Browning, Ryan and Clancy proposed 14 patterns of design that could be used by designers to improve well-being.

Here’s a look at how some of our projects in Washington, D.C. embrace some of the patterns of design for well-being.

THE APOLLO

Prospect: Spaces with prospect are associated with a comforting sense of control and safety, as well as freedom and openness. Prospect provides information and context, helping to reduce stress, especially in unfamiliar places. At The Apollo, the design team introduced large, linear seating steps to give residents and visitors of this multi-family building many opportunities to absorb the city’s skyline, urban grid, and national monuments.

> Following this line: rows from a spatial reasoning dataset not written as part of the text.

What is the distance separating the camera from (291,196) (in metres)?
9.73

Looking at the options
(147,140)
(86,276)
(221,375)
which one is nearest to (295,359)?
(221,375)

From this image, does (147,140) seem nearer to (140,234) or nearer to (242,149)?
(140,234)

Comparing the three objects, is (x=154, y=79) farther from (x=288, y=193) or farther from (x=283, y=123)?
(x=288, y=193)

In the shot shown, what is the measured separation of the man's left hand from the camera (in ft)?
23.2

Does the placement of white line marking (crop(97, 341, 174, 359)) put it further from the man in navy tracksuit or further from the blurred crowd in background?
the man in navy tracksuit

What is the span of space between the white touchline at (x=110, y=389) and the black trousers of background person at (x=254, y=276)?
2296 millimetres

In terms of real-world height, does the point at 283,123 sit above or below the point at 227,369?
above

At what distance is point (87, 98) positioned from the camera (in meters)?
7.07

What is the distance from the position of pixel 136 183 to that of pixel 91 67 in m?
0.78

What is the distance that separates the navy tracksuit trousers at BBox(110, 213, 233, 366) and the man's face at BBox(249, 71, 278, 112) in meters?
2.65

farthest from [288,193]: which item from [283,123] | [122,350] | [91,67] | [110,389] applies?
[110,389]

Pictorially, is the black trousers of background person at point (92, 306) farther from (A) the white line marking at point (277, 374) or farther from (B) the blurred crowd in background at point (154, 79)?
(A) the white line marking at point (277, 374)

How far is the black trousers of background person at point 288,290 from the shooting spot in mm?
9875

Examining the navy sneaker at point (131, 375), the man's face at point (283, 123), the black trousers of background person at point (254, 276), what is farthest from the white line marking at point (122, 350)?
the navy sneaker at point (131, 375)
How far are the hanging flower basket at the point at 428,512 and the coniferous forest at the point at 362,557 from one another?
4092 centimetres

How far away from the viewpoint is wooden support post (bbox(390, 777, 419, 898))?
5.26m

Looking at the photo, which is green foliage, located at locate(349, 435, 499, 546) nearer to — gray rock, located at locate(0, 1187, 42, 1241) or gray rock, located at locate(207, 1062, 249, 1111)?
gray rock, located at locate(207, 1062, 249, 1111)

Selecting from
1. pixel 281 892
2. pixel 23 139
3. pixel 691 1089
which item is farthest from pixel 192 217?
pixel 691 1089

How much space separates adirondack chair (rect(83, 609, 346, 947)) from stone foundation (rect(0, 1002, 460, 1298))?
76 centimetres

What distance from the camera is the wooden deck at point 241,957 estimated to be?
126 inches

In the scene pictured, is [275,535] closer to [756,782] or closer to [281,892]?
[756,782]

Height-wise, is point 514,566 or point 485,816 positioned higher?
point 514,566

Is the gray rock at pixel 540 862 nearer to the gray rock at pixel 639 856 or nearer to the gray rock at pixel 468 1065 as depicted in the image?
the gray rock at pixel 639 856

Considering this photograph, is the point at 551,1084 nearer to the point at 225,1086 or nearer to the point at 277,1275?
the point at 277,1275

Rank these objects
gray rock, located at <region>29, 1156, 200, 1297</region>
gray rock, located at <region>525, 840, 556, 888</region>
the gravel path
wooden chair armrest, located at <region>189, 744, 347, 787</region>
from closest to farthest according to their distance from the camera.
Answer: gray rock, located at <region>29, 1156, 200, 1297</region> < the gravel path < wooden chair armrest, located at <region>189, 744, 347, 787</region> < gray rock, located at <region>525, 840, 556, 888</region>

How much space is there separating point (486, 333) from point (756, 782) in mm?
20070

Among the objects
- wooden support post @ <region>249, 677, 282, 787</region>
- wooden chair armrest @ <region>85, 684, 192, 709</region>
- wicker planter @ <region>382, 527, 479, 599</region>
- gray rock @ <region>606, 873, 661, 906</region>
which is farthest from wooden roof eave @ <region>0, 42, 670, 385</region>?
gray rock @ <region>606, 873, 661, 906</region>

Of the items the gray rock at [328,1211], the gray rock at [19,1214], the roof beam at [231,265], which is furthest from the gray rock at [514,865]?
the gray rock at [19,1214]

Visual Connection with Nature: Introducing elements that convey a sense of time and connection to other living things has been linked to reducing stress, improving concentration, and stimulating positive emotional response. Surrounding the pool terrace of The Apollo, a multi-family building in a dense urban matrix, the design team introduced climbing vines and linear planters. These plantings link the communal rooftop with seasonality, growth and living systems.


DIAMOND TEAGUE PARK

Non-visual Connection with Nature: Being able to hear, touch, smell or taste living systems or natural processes can improve psychological restoration. At Diamond Teague, a riverfront park in southern Washington, the design team blurred the edges of the urban fabric where it meets the Anacostia River to enable people to hear birds, touch the water, and paddle off with kayaks to explore the river with all five senses.

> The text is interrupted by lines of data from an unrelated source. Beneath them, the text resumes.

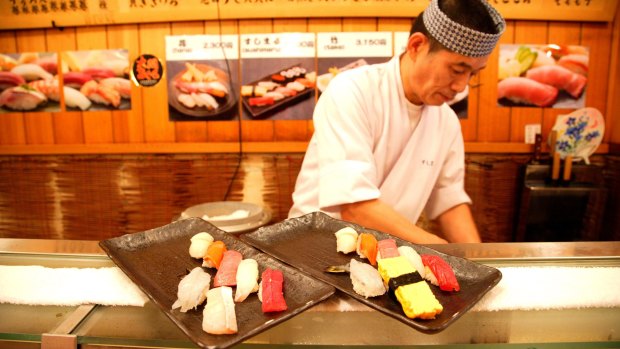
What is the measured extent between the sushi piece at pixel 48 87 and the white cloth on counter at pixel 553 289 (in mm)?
4452

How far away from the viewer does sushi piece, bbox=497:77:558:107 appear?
3.74m

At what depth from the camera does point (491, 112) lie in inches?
149

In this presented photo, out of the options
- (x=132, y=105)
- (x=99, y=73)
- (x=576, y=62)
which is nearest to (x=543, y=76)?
(x=576, y=62)

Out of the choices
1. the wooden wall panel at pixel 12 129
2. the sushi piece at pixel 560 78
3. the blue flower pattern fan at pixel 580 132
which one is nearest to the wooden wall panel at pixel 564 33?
the sushi piece at pixel 560 78

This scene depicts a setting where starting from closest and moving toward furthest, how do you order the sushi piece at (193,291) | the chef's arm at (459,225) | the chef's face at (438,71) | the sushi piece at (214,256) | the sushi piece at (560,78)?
the sushi piece at (193,291)
the sushi piece at (214,256)
the chef's face at (438,71)
the chef's arm at (459,225)
the sushi piece at (560,78)

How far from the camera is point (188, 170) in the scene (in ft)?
12.7

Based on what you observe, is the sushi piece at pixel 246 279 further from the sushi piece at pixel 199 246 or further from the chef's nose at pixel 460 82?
the chef's nose at pixel 460 82

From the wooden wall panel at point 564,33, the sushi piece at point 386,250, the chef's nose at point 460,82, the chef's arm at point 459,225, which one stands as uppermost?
the wooden wall panel at point 564,33

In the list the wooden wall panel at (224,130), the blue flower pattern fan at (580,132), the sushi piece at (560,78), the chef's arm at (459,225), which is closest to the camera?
the chef's arm at (459,225)

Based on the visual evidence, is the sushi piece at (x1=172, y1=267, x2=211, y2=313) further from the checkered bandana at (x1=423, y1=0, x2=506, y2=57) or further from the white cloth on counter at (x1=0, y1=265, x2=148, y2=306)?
the checkered bandana at (x1=423, y1=0, x2=506, y2=57)

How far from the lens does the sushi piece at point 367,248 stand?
1.21 m

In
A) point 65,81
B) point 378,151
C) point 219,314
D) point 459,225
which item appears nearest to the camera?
point 219,314

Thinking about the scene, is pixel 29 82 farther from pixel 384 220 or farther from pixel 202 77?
pixel 384 220

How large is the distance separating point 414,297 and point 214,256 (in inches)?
24.4
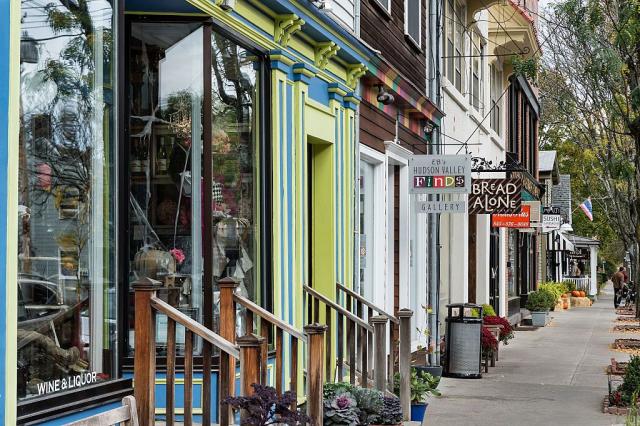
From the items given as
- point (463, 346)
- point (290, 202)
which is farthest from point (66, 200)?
point (463, 346)

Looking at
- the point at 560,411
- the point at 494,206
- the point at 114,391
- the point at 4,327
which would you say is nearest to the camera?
the point at 4,327

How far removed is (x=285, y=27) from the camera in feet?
32.1

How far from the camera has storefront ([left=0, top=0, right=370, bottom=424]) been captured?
5.78 m

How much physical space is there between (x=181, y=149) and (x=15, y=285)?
3080mm

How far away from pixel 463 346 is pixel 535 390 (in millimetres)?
1422

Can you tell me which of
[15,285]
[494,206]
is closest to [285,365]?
[15,285]

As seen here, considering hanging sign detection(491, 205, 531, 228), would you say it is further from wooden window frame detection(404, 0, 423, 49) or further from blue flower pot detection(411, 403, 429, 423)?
blue flower pot detection(411, 403, 429, 423)

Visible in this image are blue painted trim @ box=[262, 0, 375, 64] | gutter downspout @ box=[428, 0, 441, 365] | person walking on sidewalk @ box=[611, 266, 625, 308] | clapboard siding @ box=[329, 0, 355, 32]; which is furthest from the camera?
person walking on sidewalk @ box=[611, 266, 625, 308]

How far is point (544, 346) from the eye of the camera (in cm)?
2270

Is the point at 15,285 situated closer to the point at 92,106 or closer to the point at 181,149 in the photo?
the point at 92,106

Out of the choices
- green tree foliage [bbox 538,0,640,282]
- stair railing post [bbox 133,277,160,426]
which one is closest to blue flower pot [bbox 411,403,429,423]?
stair railing post [bbox 133,277,160,426]

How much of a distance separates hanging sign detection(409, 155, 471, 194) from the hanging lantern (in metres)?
8.23

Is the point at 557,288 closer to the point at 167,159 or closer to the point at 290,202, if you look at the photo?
the point at 290,202

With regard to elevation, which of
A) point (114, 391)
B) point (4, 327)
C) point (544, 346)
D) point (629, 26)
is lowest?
point (544, 346)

Presence of Water: Looking at water is linked with stress reduction, improved concentration, and a lowered heart rate, among other studied benefits. Water is an element that stays fascinating despite repeated exposure. The design team has introduced large sinker log benches to invite visitors to sit and linger facing the river.


1101 K STREET

Material Connection with Nature: The opportunity to use colors and textures to influence feelings of comfort is growing as a field of research. At 1101 K Street, a 50-foot-wide pedestrian zone between the street and the adjacent buildings, the design team used an analog for a rocky outcrop, introducing geologic elements that inspire curiosity and hint at a bigger story. With minimal material processing, the stones are recognizable as rock but have a site-specific aesthetic that makes them feel relevant and coherent within the city’s streetscape.

Dynamic and Diffuse Light: Light and shadow can help to express the passing of time through days and seasons, as well as inspire a sense of soft attention. At 1101 K Street, swaying tree canopies and grasses provide constantly changing moments, while the linear light posts create shadows that grow and shorten with days and seasons.

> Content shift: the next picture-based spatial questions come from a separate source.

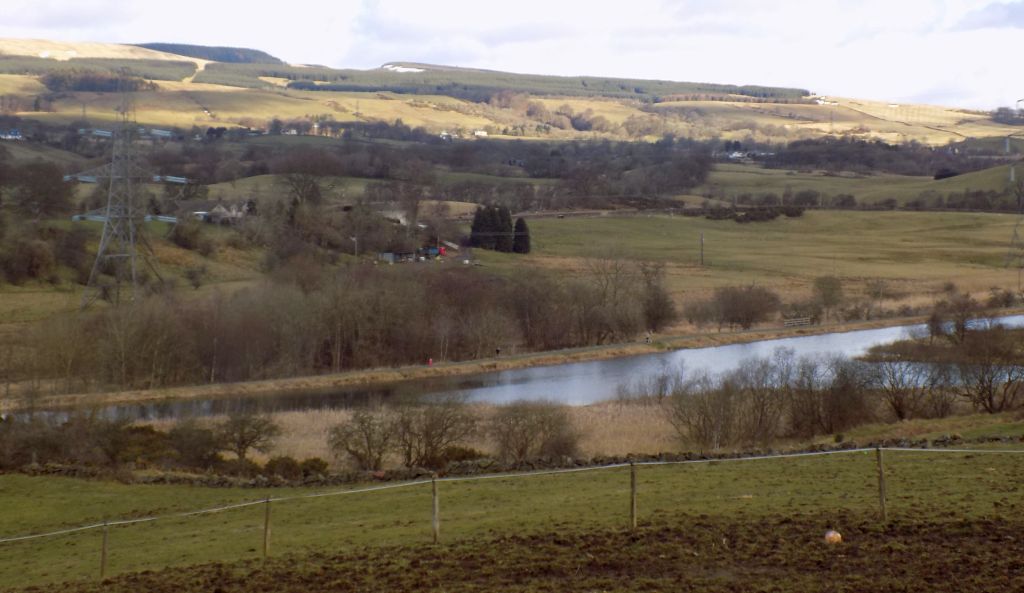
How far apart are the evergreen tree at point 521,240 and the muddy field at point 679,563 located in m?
74.5

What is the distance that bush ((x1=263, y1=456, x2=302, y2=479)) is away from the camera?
26.7m

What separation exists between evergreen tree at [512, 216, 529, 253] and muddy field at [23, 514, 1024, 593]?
244ft

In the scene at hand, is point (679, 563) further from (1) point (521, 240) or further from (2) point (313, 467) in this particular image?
(1) point (521, 240)

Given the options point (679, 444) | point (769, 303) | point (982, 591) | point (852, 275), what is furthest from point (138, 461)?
A: point (852, 275)

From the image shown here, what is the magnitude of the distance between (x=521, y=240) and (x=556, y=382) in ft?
133

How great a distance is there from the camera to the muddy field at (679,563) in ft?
38.0

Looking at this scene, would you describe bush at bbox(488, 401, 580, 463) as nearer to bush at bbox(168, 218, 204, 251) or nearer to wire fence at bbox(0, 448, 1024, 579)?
wire fence at bbox(0, 448, 1024, 579)

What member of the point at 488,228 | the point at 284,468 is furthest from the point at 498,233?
the point at 284,468

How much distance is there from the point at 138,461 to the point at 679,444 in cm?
1490

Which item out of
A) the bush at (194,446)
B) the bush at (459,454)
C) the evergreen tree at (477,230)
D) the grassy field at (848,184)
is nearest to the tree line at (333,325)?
the bush at (194,446)

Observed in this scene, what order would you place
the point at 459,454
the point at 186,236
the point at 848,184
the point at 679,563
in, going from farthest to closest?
the point at 848,184, the point at 186,236, the point at 459,454, the point at 679,563

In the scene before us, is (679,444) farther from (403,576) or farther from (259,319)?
(259,319)

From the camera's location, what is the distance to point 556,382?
50.2 metres

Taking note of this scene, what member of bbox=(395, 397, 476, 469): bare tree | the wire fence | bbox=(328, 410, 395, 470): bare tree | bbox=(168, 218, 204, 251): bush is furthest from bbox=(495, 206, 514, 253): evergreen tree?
the wire fence
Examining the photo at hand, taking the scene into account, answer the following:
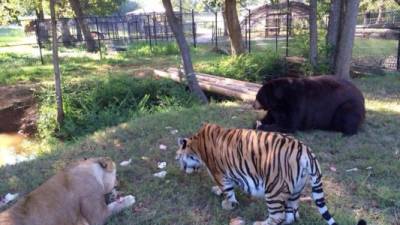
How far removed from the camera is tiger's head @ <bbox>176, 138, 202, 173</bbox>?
4.36m

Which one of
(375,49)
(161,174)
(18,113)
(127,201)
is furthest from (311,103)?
(375,49)

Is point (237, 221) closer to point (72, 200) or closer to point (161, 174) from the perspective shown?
point (161, 174)

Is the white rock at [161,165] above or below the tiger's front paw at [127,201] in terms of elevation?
above

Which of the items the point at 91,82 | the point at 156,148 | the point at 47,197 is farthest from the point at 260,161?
the point at 91,82

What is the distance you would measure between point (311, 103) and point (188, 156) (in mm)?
2664

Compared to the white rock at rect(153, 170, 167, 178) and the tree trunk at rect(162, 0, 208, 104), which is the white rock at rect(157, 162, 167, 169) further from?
the tree trunk at rect(162, 0, 208, 104)

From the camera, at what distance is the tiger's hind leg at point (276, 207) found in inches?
138

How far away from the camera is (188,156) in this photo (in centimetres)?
445

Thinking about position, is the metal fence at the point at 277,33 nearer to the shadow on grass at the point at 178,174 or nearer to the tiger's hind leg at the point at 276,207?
the shadow on grass at the point at 178,174

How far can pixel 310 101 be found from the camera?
6258 millimetres

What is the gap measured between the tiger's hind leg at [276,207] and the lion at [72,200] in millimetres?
1548

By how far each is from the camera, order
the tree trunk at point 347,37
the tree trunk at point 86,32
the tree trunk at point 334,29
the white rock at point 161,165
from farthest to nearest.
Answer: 1. the tree trunk at point 86,32
2. the tree trunk at point 334,29
3. the tree trunk at point 347,37
4. the white rock at point 161,165

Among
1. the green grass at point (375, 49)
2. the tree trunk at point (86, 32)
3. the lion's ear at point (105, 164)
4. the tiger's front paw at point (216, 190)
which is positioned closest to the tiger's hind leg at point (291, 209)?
the tiger's front paw at point (216, 190)

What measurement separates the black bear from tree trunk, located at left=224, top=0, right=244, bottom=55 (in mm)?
8601
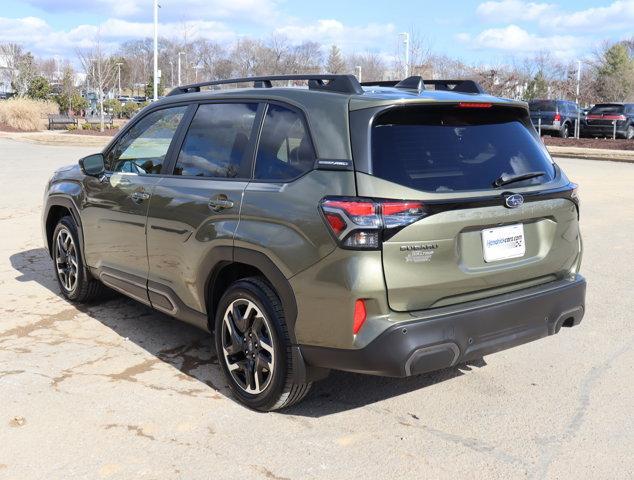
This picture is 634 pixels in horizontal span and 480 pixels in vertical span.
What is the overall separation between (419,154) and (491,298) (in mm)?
840

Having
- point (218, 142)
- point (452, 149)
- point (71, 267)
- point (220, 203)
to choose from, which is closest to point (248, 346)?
point (220, 203)

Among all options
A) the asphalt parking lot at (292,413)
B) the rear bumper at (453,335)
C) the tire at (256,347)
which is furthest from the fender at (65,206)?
the rear bumper at (453,335)

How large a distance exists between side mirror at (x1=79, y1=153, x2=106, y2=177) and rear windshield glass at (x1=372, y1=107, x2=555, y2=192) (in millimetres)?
2704

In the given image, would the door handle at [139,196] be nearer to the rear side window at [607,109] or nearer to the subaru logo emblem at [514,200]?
the subaru logo emblem at [514,200]

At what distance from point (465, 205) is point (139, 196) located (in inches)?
92.0

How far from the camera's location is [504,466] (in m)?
3.24

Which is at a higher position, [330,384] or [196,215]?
[196,215]

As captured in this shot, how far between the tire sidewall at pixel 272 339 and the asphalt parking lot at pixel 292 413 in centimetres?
9

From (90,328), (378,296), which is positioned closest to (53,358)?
(90,328)

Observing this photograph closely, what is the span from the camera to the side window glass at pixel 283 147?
139 inches

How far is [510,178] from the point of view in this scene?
366cm

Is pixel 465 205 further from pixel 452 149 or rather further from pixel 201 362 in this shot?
pixel 201 362

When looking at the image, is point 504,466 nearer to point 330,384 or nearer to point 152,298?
point 330,384

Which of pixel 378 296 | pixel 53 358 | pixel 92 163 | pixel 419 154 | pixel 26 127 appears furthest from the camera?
pixel 26 127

Non-rhythmic Sensory Stimuli: Non-rhythmic patterns, those that are not easily predictable to an observer, have been linked with feelings of restoration. They allow for momentary distraction by providing stimulating but non-threatening information in the landscape. By selecting playful dancing grasses in the streetscape design, the team introduced gentle movement to an otherwise static landscape.

Together, these patterns of design help us explore where wellness benefits can be incorporated into site-specific, context-relevant design. The design tools are not prescriptive and aren’t meant to be used as a project checklist. Instead, we use them to inspire a lingering look on each element of our designs and ask ourselves whether the project could accommodate more meaningful elements or juxtapositions to strengthen our designs for the wellbeing of the communities we serve.


Gaëlle Gourmelon is an Associate at MKSK in Washington, DC. Through her training in public health, she researched how park use is linked to health outcomes. This work led her to pursue a master’s degree in landscape architecture to design places of well-being. She is deeply interested in the cultural understanding of the concept of nature and in its biological and psychological impacts.


SOURCES:

William Browning, Catherine Ryan and Joseph Clancy. "14 Patterns of Biophilic Design: Improving Health & Well-being in the Built Environment," 2014, Terrapin Bright Green LLC

Valentine Seymour. "The Human-Nature Relationship and Its Impact on Health: A Critical Review." Frontiers in Public Health. 2016.